Welcome to WebmasterWorld Guest from 54.145.11.9

Forum Moderators: open

Message Too Old, No Replies

Slurp just doesn't like my site

Could my robots.txt file somehow be the problem?

     
8:39 am on Dec 4, 2002 (gmt 0)

Senior Member

WebmasterWorld Senior Member 10+ Year Member

joined:June 29, 2000
posts:1133
votes: 0


I have a site of about 15 pages that's been on the Web since July and Inktomi won't deep crawl it. It only crawls robots.txt and the index page. For instance, on Dec. 2 Ink/Si came in and got robots.txt. The next day Ink/cat came in and got only the index page, then left. I have seen this behavior before ... no deep crawl.

All the other SE's have indexed the whole site.

Could there be something wrong with my robots.txt file that somehow gives Slurp a headache and tells it to only get the index page. Here it is, a direct cut and paste:

# bad bots, you are not welcome here so get lost

User-agent: ia_archiver
Disallow: /

User-agent: ia_archiver/1.6
Disallow: /

User-agent: Alexibot
Disallow: /

User-agent: EmailCollector
Disallow: /

User-agent: WebBandit
Disallow: /

User-agent: EmailWolf
Disallow: /

User-agent: ExtractorPro
Disallow: /

User-agent: Zeus
Disallow: /

User-agent: sitecheck.internetseer.com
Disallow: /

8:45 am on Dec 4, 2002 (gmt 0)

Senior Member

WebmasterWorld Senior Member jdmorgan is a WebmasterWorld Top Contributor of All Time 10+ Year Member

joined:Mar 31, 2002
posts:25430
votes: 0


mayor,

It looks OK.

Just for insurance, try running your robots.txt file through the robots.txt validator [searchengineworld.com].

Ink is very slow unless you've paid them for inclusion and frequent spidering.

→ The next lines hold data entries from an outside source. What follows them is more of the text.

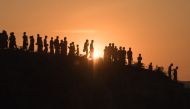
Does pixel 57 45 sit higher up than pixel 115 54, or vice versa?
pixel 57 45

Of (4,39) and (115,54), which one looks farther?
(115,54)

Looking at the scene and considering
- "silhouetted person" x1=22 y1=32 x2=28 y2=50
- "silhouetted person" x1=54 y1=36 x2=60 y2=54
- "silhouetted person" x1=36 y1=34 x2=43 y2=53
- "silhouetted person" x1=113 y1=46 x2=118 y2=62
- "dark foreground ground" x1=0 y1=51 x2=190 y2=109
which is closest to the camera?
"dark foreground ground" x1=0 y1=51 x2=190 y2=109

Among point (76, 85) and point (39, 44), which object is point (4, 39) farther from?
point (76, 85)

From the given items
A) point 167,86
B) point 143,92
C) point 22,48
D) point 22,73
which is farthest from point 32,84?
point 167,86

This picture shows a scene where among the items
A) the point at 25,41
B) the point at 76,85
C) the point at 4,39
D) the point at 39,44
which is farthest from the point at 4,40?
the point at 76,85

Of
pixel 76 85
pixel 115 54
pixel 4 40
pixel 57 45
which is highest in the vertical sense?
pixel 4 40

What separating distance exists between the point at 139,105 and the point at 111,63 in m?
5.36

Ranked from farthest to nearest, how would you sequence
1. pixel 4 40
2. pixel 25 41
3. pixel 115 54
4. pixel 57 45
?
1. pixel 115 54
2. pixel 57 45
3. pixel 25 41
4. pixel 4 40

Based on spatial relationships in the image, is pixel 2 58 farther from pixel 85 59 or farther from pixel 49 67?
pixel 85 59

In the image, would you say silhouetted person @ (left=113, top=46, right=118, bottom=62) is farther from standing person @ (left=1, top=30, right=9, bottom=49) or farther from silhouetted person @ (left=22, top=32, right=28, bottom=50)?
standing person @ (left=1, top=30, right=9, bottom=49)

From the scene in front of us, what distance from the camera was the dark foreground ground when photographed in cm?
5578

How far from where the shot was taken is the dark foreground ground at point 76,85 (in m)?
55.8

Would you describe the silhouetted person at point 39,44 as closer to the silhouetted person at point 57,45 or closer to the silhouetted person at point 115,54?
the silhouetted person at point 57,45

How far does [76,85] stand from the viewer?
60.8 metres
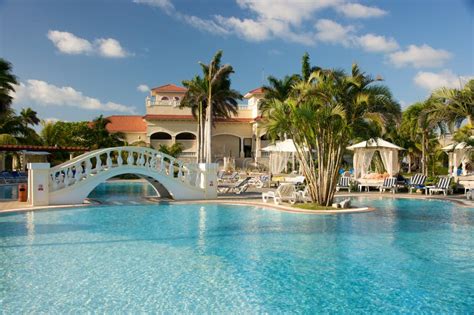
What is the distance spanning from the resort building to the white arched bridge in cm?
2371

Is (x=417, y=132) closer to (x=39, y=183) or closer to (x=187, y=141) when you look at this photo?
(x=187, y=141)

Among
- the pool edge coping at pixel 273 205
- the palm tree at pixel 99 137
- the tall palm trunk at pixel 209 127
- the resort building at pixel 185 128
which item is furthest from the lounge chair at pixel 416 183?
the palm tree at pixel 99 137

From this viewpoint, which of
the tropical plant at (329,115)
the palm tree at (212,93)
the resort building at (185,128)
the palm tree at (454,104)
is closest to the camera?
the tropical plant at (329,115)

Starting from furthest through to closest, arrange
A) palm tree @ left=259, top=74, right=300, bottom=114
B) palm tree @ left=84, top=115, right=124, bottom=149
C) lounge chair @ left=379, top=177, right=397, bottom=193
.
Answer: palm tree @ left=84, top=115, right=124, bottom=149, palm tree @ left=259, top=74, right=300, bottom=114, lounge chair @ left=379, top=177, right=397, bottom=193

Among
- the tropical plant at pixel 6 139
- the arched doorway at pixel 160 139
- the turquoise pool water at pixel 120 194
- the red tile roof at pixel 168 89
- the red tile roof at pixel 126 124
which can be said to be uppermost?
the red tile roof at pixel 168 89

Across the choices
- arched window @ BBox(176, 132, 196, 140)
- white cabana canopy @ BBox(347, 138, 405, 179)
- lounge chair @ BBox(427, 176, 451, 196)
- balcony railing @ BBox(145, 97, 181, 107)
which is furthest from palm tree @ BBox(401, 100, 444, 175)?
balcony railing @ BBox(145, 97, 181, 107)

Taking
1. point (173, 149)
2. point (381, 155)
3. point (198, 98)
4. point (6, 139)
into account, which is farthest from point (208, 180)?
point (173, 149)

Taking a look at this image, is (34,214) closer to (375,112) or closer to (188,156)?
(375,112)

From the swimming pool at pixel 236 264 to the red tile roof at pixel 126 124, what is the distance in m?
33.7

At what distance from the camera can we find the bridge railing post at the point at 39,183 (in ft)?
52.9

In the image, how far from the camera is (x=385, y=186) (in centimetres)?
2356

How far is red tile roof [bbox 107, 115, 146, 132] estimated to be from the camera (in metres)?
47.4

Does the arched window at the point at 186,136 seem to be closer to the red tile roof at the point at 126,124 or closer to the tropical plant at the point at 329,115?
the red tile roof at the point at 126,124

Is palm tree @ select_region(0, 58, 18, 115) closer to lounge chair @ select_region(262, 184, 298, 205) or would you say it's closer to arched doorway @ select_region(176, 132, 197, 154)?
lounge chair @ select_region(262, 184, 298, 205)
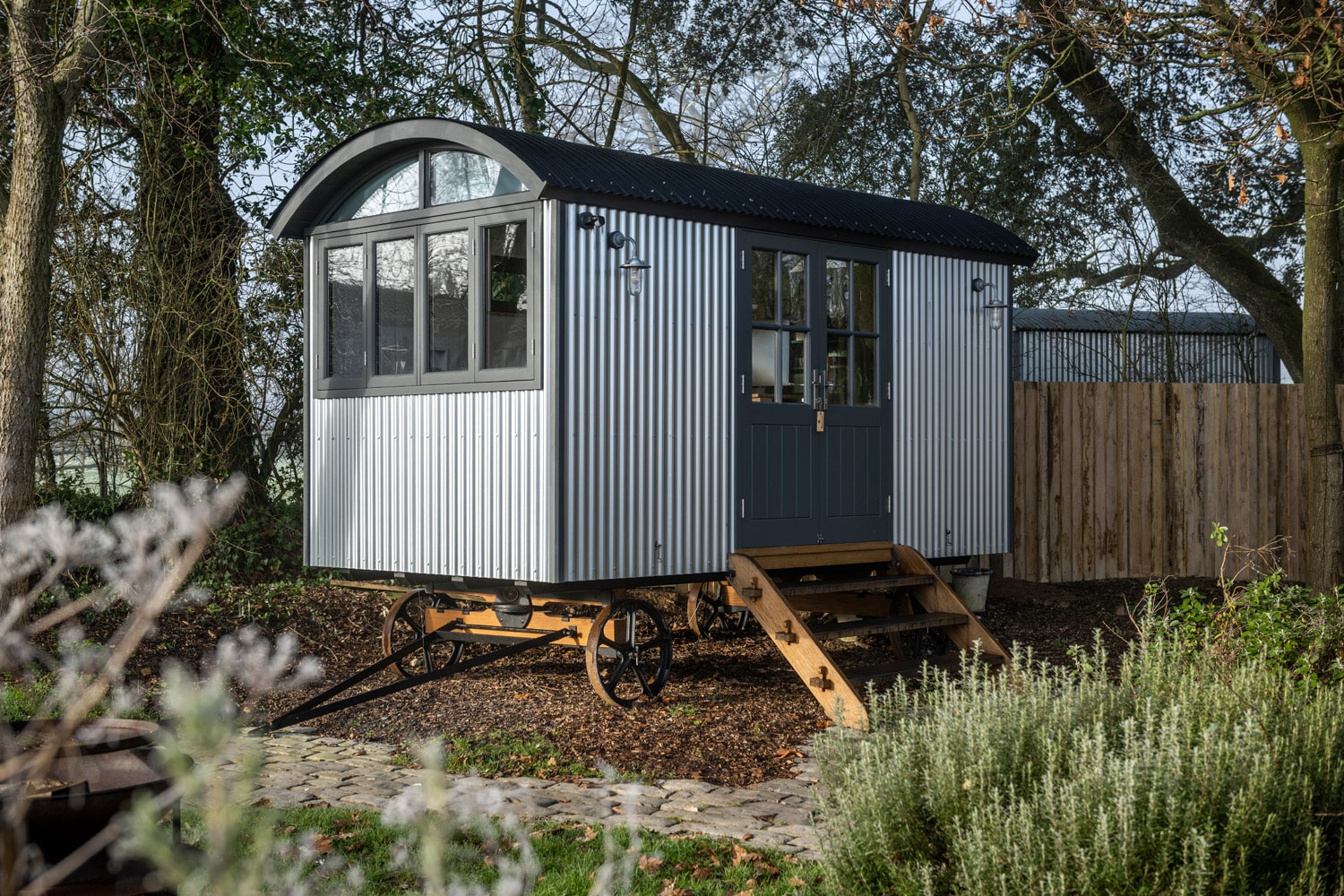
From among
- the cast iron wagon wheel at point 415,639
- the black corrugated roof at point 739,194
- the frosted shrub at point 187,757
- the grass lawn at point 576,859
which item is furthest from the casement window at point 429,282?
the frosted shrub at point 187,757

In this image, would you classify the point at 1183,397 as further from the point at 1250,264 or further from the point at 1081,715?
the point at 1081,715

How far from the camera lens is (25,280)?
8336 millimetres

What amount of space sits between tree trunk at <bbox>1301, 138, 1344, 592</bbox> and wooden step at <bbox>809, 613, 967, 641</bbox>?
3.24 metres

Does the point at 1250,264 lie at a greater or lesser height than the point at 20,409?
greater

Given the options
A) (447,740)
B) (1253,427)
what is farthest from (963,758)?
(1253,427)

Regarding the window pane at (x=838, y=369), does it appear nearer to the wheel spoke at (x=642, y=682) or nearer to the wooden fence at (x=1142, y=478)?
the wheel spoke at (x=642, y=682)

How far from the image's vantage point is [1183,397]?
11.8 meters

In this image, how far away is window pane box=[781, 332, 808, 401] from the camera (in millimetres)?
8398

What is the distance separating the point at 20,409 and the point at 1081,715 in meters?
6.99

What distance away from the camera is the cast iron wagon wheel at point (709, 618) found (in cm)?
917

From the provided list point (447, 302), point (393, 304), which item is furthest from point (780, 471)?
point (393, 304)

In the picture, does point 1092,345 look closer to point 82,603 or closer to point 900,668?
point 900,668

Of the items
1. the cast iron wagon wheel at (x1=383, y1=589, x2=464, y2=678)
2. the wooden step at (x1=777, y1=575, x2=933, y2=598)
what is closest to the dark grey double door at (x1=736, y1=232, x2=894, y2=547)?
Answer: the wooden step at (x1=777, y1=575, x2=933, y2=598)

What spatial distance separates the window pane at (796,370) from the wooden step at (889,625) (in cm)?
152
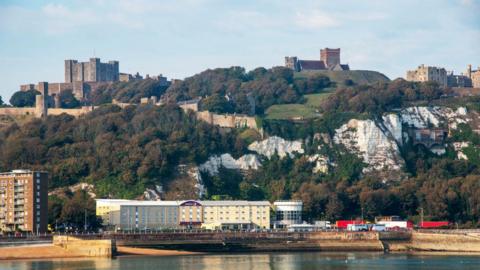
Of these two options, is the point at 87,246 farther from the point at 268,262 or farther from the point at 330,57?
the point at 330,57

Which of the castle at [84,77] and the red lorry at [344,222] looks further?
the castle at [84,77]

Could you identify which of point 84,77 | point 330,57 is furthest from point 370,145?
point 84,77

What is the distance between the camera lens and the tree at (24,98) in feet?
504

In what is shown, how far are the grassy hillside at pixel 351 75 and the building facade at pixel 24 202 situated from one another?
2781 inches

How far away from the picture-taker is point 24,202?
98.8 m

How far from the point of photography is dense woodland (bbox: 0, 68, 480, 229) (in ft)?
378

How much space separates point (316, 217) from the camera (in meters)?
115

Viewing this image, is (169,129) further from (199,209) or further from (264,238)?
(264,238)

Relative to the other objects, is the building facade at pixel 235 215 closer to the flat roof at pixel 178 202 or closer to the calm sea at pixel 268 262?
the flat roof at pixel 178 202

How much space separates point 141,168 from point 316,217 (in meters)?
18.3

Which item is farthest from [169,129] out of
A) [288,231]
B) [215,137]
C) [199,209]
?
[288,231]

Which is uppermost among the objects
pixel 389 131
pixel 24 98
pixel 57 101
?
pixel 24 98

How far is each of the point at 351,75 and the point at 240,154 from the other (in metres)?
44.9

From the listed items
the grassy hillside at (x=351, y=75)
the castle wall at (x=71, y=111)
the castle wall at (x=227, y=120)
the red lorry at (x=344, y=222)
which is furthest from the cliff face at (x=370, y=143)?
the castle wall at (x=71, y=111)
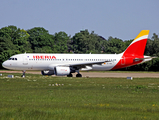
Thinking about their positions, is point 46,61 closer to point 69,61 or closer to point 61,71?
point 61,71

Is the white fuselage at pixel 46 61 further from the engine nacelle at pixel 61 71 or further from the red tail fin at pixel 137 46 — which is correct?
the red tail fin at pixel 137 46

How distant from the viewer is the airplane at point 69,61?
40.5 m

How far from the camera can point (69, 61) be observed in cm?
4238

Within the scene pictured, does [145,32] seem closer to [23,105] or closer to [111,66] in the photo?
[111,66]

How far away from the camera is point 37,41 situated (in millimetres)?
150125

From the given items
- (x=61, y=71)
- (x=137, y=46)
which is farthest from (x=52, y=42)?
(x=61, y=71)

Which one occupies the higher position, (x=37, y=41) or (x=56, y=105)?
(x=37, y=41)

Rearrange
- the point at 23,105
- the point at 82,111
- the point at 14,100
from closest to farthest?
the point at 82,111, the point at 23,105, the point at 14,100

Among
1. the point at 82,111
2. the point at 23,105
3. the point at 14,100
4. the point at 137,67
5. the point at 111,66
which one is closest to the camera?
the point at 82,111

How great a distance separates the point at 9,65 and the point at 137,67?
38.0 meters

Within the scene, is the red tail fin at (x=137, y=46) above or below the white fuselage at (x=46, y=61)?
above

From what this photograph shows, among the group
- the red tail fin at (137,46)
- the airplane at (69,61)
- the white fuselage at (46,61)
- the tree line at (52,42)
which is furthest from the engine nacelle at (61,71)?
the tree line at (52,42)

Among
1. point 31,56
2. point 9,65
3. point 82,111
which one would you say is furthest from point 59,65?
point 82,111

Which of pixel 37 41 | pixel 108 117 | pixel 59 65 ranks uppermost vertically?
pixel 37 41
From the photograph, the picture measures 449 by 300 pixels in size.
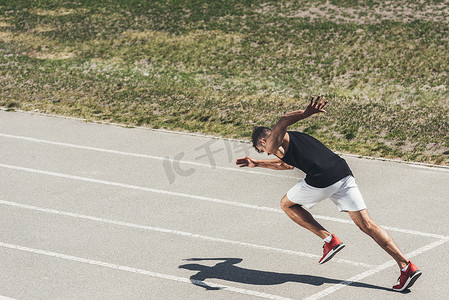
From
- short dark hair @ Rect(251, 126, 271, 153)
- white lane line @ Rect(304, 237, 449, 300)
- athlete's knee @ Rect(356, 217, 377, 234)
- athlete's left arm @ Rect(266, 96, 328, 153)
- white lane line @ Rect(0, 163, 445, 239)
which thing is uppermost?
athlete's left arm @ Rect(266, 96, 328, 153)

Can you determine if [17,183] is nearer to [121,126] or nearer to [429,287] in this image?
[121,126]

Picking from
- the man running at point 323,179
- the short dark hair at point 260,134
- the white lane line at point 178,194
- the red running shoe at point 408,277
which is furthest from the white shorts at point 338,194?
the white lane line at point 178,194

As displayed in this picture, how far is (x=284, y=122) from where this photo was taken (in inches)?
261

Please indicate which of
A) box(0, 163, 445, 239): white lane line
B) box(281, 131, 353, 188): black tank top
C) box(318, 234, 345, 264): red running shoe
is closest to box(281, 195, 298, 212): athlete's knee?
box(281, 131, 353, 188): black tank top

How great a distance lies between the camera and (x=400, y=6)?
69.2 feet

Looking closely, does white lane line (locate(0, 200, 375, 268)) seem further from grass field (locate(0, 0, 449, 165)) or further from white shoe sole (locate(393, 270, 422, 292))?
grass field (locate(0, 0, 449, 165))

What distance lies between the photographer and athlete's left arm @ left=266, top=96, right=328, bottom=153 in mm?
6398

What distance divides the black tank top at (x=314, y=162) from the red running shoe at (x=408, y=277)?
4.27ft

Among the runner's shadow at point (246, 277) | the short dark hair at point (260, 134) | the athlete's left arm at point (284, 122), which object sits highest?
the athlete's left arm at point (284, 122)

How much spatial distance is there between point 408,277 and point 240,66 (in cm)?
1211

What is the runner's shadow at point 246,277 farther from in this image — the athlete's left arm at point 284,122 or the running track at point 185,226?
the athlete's left arm at point 284,122

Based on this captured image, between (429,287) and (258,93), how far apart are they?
9935mm

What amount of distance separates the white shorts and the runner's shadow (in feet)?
Answer: 3.07

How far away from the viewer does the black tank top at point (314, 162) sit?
6926mm
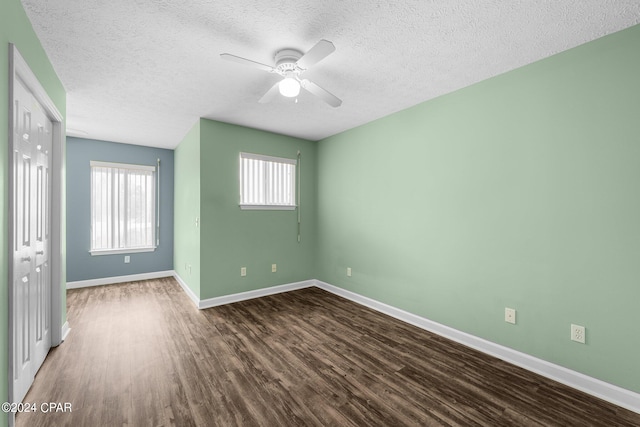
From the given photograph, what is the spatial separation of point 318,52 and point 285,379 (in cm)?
235

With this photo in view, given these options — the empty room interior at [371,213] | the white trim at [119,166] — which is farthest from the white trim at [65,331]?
the white trim at [119,166]

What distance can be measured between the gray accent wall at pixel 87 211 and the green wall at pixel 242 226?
214 cm

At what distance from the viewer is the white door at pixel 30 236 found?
1.70m

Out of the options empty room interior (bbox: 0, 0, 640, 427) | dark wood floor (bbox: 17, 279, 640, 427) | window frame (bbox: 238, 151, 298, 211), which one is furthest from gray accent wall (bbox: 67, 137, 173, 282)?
window frame (bbox: 238, 151, 298, 211)

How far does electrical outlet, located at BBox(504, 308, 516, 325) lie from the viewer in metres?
2.39

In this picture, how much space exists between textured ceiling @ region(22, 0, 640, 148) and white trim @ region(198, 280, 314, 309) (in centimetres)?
248

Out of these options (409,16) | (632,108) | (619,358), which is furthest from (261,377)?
(632,108)

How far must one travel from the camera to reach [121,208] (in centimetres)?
488

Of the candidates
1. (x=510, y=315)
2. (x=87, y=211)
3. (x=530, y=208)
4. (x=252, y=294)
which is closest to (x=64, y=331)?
(x=252, y=294)

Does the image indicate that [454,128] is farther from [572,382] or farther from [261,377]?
[261,377]

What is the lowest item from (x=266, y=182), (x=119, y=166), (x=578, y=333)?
(x=578, y=333)

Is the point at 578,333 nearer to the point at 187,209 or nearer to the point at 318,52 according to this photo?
the point at 318,52

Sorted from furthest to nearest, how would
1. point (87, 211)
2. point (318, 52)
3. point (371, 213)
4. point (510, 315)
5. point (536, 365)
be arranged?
point (87, 211) < point (371, 213) < point (510, 315) < point (536, 365) < point (318, 52)

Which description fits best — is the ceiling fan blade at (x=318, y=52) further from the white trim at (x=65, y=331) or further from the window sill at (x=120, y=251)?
the window sill at (x=120, y=251)
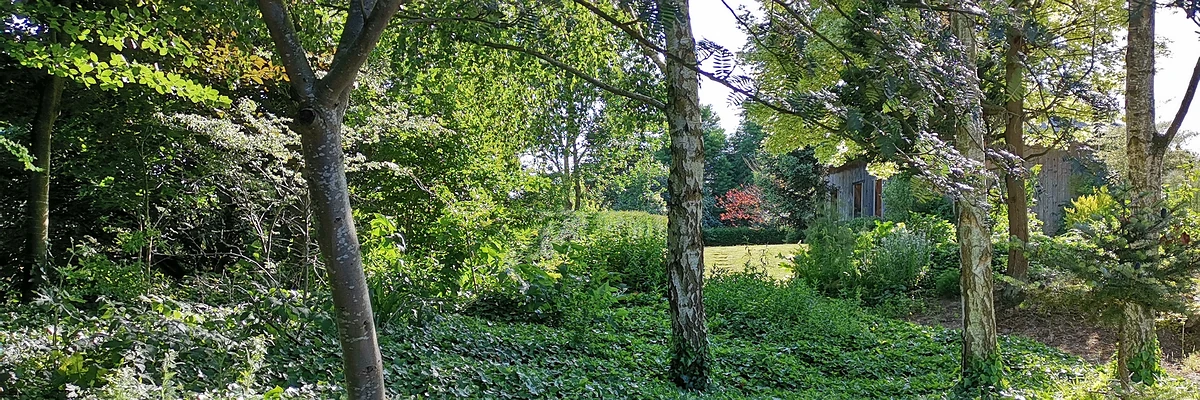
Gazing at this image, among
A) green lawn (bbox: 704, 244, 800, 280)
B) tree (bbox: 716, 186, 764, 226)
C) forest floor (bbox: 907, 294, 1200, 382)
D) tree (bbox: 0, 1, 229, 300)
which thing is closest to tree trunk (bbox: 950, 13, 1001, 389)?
forest floor (bbox: 907, 294, 1200, 382)

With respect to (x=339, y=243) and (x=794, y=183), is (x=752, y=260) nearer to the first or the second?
(x=794, y=183)

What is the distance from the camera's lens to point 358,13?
1.57 m

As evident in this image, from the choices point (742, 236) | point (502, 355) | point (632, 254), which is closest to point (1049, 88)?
point (502, 355)

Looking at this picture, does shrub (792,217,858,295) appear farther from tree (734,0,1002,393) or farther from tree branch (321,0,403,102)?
tree branch (321,0,403,102)

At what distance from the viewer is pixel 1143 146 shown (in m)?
4.17

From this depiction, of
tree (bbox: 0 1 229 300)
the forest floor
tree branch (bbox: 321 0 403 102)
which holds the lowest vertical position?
the forest floor

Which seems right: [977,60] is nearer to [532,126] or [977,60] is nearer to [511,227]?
[511,227]

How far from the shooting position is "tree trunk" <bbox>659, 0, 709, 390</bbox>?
4.15 metres

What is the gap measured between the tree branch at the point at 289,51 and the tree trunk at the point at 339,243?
6 centimetres

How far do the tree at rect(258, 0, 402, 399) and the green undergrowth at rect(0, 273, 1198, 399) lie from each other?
922mm

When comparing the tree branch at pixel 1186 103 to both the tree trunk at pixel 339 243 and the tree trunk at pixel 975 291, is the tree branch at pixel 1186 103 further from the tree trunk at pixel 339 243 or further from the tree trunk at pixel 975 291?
the tree trunk at pixel 339 243

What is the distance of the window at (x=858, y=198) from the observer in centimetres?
1830

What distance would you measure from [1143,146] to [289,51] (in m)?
5.07

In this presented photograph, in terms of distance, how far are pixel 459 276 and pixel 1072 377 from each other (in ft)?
15.5
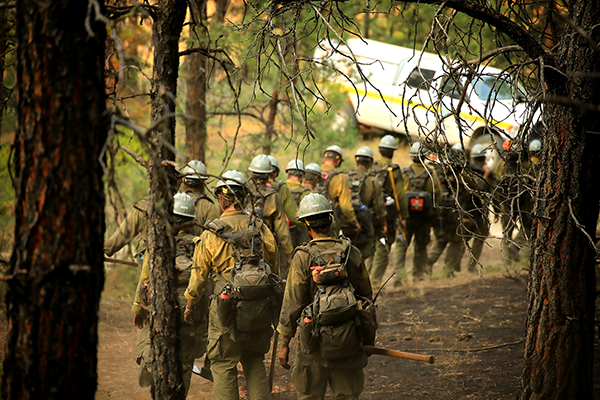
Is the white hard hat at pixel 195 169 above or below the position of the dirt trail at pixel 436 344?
above

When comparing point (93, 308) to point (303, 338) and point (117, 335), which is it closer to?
point (303, 338)

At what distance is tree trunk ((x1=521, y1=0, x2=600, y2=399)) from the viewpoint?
365 centimetres

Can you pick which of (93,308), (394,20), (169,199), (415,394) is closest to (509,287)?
(415,394)

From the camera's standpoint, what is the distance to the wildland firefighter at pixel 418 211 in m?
9.62

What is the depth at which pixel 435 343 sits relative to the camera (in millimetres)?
6531

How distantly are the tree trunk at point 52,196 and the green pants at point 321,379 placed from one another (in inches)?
92.1

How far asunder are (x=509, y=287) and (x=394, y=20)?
12458 mm

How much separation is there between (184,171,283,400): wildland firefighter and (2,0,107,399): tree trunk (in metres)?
2.28

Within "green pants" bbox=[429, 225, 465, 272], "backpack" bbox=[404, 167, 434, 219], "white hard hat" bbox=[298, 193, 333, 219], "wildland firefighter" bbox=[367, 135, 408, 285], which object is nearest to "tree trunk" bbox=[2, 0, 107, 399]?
"white hard hat" bbox=[298, 193, 333, 219]

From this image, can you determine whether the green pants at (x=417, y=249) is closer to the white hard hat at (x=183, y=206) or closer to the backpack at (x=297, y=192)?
the backpack at (x=297, y=192)

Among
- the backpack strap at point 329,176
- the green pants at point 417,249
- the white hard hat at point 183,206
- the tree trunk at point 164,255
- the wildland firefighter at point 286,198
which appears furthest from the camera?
the green pants at point 417,249

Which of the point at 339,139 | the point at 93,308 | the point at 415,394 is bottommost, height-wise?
the point at 415,394

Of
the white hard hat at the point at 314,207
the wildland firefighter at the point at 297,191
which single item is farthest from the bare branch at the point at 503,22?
the wildland firefighter at the point at 297,191

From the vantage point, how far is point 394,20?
18328 millimetres
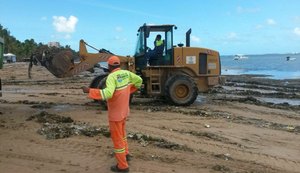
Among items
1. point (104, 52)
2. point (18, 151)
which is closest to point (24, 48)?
point (104, 52)

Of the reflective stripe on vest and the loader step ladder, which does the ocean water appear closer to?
the reflective stripe on vest

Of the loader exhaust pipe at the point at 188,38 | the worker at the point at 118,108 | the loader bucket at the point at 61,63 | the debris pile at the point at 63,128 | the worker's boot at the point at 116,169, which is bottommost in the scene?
the worker's boot at the point at 116,169

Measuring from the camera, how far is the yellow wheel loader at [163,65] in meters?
14.7

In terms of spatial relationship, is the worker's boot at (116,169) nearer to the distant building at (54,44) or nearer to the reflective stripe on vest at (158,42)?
the reflective stripe on vest at (158,42)

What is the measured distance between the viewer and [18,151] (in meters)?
8.23

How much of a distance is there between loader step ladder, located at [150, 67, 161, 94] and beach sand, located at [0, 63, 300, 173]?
1.96 feet

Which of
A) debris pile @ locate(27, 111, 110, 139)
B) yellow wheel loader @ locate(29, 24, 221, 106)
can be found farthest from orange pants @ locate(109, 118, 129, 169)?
yellow wheel loader @ locate(29, 24, 221, 106)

I think it took them almost three months to pick up one of my non-paid sites... So, you can pay or wait. :(

HTH,
Jim

9:06 am on Dec 4, 2002 (gmt 0)

Senior Member

WebmasterWorld Senior Member 10+ Year Member

joined:June 29, 2000
posts:1133
votes: 0


What continues to perplex me is that it Slurp just takes the index page. I do have a link to the site map on the index page, but Slurp won't go get it.

Other people have reported this same behavior, but it seems no one has an explanation. Yet others are reporting that Slurp crawls all over their site.

It's not my policy to disclose URLs, but this site is an experiment with a serious dose of high quality content to see if content is really king. Google says "yes". Fast says "yes". Ask Jeeves says "yes". Alta Vista says "yes". But Inktomi is saying "no".

9:20 am on Dec 4, 2002 (gmt 0)

Junior Member

10+ Year Member

joined:July 26, 2002
posts:166
votes: 0


I have a robots.txt very much like yours with the addition of this right at the bottom:

User-agent: *
Disallow: /

I actually built it from one of the robots.txt's I found here at webmasterworld.

I've had no problem with slurp deepcrawling my site over the past one or two months, although I did not submit anywhere or pay anyone for this. However for the first four months or so after they found me they only crawled my index page and sometimes one other main page. I don't know why slurp suddenly decided they liked me but I assumed it was either the passage of time or an increase in backlinks. Slurp has given my files a couple of good going overs since the deepcrawling started anyrate. The robots.txt was the same all this time so I don't think it made any difference.

9:30 am on Dec 4, 2002 (gmt 0)

Senior Member

WebmasterWorld Senior Member 10+ Year Member

joined:June 29, 2000
posts:1133
votes: 0


Shellycat, I apologize that I'm a little confused with your addition.

Unless your file containing:

User-agent: *
Disallow: /

includes a more specific override for individual bots like Slurp, namely:

User-agent: slurp
Disallow:

I would think you are <gasp> excluding all the bots

[edited by: mayor at 9:36 am (utc) on Dec. 4, 2002]

9:34 am on Dec 4, 2002 (gmt 0)

Junior Member

10+ Year Member

joined:July 26, 2002
posts:166
votes: 0


Doh! OK I had it the other way around. Yes, my robots.txt has a list of "allowed" bots (including slurp) and then that at the end. I'm not sure now if my case is applicable to yours, although I would say that if they're taking the index page then the robots.txt file probably isn't upsetting them.

Heh, I think it's time I went to bed :)

9:38 am on Dec 4, 2002 (gmt 0)

Senior Member

WebmasterWorld Senior Member 10+ Year Member

joined:June 29, 2000
posts:1133
votes: 0


Thanks a lot for the insight, shellycat. I guess I really have to just wait a while longer. Guess I'll go read "Rip Van Winkle" for farther clues on Inktomi.